==== Excerpted data

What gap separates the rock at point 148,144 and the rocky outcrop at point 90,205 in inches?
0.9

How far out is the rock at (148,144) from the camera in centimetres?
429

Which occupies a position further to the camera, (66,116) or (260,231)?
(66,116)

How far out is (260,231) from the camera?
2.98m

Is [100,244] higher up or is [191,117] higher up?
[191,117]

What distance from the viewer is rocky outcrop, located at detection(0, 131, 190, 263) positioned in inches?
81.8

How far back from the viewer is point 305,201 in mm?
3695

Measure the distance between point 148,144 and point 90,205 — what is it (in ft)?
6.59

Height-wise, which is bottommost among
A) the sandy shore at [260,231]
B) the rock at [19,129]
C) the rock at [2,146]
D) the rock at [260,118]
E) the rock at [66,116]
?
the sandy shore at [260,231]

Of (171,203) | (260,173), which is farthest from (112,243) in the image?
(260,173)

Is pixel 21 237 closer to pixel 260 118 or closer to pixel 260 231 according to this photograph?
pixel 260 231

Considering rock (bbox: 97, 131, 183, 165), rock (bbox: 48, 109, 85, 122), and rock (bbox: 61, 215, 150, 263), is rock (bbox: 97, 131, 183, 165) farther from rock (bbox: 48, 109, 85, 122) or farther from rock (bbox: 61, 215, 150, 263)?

========

§ **Goal of the exercise**:
Rewrite the lines from the one containing "What distance from" through the end of the records, putting "camera" in place of "viewer" and leaving everything else unchanged.

§ **Written solution**:
What distance from the camera is rocky outcrop, located at detection(0, 131, 190, 263) positioned in inches?
81.8

How far back from the camera is point 305,201 in mm?
3695

Measure the distance between point 148,144 and point 90,205 — what is it (in ft)?
6.59

Height-wise, which is bottommost among
A) the sandy shore at [260,231]
B) the rock at [19,129]
C) the rock at [2,146]
D) the rock at [260,118]
E) the rock at [66,116]
?
the sandy shore at [260,231]

Of (171,203) | (260,173), which is farthest from (112,243) in the image?
(260,173)

Is pixel 21 237 closer to pixel 260 118 or closer to pixel 260 231 according to this photograph?
pixel 260 231

Considering rock (bbox: 97, 131, 183, 165), rock (bbox: 48, 109, 85, 122), and rock (bbox: 61, 215, 150, 263), is rock (bbox: 97, 131, 183, 165) farther from rock (bbox: 48, 109, 85, 122) or farther from rock (bbox: 61, 215, 150, 263)?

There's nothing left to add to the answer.